The phrase “and/or,” as used herein in the specification and in the claims, should be understood to mean “either or both” of the elements so conjoined, i.e., elements that are conjunctively present in some cases and disjunctively present in other cases. Other elements may optionally be present other than the elements specifically identified by the “and/or” clause, whether related or unrelated to those elements specifically identified unless clearly indicated to the contrary. Thus, as a non-limiting example, a reference to “A and/or B,” when used in conjunction with open-ended language such as “comprising” can refer, in one embodiment, to A without B (optionally including elements other than B); in another embodiment, to B without A (optionally including elements other than A); in yet another embodiment, to both A and B (optionally including other elements); etc.
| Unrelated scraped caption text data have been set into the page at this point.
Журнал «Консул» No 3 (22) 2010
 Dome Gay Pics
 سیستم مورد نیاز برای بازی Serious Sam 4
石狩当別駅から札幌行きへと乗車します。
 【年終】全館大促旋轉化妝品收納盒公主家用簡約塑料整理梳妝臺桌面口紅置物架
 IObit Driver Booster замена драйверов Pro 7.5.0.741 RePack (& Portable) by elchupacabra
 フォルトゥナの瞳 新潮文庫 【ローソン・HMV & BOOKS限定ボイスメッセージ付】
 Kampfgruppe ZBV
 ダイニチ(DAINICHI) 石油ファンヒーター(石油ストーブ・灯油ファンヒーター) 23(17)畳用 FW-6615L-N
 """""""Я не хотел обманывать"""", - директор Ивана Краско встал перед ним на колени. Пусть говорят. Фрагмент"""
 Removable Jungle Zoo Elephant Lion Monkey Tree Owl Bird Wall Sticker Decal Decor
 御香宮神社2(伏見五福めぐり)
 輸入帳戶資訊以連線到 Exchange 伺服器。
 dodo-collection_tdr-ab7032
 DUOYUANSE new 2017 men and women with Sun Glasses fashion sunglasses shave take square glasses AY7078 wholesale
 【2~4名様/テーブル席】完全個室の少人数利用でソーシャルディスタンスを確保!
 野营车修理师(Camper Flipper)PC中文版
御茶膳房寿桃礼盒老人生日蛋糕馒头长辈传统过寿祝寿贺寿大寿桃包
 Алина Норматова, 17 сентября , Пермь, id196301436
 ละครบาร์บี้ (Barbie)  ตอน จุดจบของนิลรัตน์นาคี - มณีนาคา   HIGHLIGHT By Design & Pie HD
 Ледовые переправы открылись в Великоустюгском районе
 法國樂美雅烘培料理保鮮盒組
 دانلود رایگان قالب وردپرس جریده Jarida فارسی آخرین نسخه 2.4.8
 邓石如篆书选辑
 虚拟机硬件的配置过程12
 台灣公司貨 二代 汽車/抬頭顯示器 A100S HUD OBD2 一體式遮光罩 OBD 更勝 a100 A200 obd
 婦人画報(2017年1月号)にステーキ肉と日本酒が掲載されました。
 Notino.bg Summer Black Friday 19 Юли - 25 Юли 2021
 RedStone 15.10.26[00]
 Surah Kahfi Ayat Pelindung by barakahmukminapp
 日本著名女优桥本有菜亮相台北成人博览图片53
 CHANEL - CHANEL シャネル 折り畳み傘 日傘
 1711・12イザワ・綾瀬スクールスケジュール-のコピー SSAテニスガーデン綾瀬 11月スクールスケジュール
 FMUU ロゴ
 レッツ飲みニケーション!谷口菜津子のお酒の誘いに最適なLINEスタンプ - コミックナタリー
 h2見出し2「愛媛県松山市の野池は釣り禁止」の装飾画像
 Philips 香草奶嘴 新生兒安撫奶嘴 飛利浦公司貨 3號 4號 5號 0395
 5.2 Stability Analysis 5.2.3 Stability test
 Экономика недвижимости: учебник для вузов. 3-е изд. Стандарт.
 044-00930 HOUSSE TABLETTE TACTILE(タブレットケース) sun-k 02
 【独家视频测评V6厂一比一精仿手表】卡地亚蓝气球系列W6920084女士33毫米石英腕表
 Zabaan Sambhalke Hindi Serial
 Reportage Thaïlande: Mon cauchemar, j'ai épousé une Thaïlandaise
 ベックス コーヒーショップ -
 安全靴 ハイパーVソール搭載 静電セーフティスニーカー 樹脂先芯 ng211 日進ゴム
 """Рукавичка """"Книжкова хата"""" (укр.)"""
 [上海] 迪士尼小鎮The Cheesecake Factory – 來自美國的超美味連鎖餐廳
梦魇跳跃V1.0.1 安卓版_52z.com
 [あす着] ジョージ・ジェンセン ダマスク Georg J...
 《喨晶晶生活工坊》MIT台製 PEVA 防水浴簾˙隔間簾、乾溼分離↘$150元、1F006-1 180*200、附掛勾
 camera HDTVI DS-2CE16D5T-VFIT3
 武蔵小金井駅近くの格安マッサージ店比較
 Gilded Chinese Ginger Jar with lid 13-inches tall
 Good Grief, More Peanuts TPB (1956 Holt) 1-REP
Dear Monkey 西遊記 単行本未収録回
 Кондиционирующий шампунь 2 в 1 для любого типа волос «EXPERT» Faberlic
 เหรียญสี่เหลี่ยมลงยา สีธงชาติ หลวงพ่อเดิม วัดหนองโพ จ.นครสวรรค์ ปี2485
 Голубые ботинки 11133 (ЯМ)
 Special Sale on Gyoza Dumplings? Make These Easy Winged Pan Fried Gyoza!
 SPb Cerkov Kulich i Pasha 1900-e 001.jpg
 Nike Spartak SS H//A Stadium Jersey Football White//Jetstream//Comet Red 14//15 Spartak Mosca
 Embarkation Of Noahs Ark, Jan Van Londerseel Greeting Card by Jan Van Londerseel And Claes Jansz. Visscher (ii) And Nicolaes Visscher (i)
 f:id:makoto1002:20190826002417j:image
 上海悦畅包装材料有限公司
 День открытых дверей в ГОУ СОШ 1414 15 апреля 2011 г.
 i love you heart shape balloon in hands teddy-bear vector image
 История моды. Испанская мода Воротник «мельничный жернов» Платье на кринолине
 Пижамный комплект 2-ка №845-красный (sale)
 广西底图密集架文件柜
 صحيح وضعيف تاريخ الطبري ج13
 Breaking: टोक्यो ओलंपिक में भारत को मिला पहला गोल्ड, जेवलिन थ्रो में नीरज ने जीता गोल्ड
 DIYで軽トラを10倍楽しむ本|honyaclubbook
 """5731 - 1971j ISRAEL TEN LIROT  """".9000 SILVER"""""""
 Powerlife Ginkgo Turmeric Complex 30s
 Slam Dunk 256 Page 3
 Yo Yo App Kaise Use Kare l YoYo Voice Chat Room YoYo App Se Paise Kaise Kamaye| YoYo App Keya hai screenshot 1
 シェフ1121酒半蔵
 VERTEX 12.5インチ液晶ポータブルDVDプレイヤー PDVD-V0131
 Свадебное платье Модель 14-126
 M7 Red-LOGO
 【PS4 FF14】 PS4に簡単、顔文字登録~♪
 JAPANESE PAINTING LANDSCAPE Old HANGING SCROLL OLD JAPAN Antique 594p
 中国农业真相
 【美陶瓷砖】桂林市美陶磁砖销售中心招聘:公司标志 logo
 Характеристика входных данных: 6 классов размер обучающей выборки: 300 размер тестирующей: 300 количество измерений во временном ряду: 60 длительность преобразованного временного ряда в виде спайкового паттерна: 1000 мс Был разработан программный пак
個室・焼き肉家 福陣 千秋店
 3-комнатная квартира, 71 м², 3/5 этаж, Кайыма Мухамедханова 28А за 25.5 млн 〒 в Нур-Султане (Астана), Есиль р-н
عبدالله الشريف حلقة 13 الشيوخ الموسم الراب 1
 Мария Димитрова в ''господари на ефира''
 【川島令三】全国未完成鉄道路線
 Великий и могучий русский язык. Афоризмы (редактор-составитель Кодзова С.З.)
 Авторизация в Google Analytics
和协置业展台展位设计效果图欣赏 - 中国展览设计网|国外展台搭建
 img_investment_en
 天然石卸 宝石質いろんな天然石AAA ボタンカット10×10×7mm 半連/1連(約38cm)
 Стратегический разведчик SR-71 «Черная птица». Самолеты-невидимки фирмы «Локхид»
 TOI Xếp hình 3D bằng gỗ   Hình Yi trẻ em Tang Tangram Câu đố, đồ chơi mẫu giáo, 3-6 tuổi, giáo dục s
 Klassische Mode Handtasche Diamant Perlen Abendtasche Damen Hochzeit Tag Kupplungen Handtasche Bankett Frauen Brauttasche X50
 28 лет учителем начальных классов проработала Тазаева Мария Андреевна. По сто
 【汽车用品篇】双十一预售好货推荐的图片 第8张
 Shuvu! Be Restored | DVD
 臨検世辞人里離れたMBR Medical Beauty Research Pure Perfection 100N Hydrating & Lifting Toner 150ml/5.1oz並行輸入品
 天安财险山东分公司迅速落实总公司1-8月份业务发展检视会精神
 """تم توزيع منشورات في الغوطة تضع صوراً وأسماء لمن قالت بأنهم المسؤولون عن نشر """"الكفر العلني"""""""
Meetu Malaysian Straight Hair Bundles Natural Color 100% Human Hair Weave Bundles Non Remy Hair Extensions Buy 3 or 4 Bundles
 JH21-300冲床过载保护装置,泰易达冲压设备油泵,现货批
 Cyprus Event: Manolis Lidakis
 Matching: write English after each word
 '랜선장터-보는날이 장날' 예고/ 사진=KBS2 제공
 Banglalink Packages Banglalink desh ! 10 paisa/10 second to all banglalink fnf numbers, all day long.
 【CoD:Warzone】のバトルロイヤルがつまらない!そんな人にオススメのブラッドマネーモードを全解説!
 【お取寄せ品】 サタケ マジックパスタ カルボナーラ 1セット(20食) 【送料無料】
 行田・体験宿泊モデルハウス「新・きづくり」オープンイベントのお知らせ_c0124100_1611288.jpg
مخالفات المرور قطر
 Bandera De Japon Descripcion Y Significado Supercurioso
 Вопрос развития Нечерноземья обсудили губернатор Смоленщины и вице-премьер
As used herein in the specification and in the claims, “or” should be understood to have the same meaning as “and/or” as defined above. For example, when separating items in a list, “or” or “and/or” shall be interpreted as being inclusive, i.e., the inclusion of at least one, but also including more than one, of a number or list of elements, and, optionally, additional unlisted items. Only terms clearly indicated to the contrary, such as “only one of” or “exactly one of,” or, when used in the claims, “consisting of,” will refer to the inclusion of exactly one element of a number or list of elements. In general, the term “or” as used herein shall only be interpreted as indicating exclusive alternatives (i.e. “one or the other but not both”) when preceded by terms of exclusivity, “either,” “one of,” “only one of,” or “exactly one of.” “Consisting essentially of,” when used in the claims, shall have its ordinary meaning as used in the field of patent law.
The term “about” is used herein to mean within the typical ranges of tolerances in the art. For example, “about” can be understood as about 2 standard deviations from the mean. According to certain embodiments, when referring to a measurable value such as an amount and the like, “about” is meant to encompass variations of ±20%, ±10%, ±5%, ±1%, ±0.9%, ±0.8%, ±0.7%, ±0.6%, ±0.5%, ±0.4%, ±0.3%, ±0.2% or ±0.1% from the specified value as such variations are appropriate to perform the disclosed methods. When “about” is present before a series of numbers or a range, it is understood that “about” can modify each of the numbers in the series or range.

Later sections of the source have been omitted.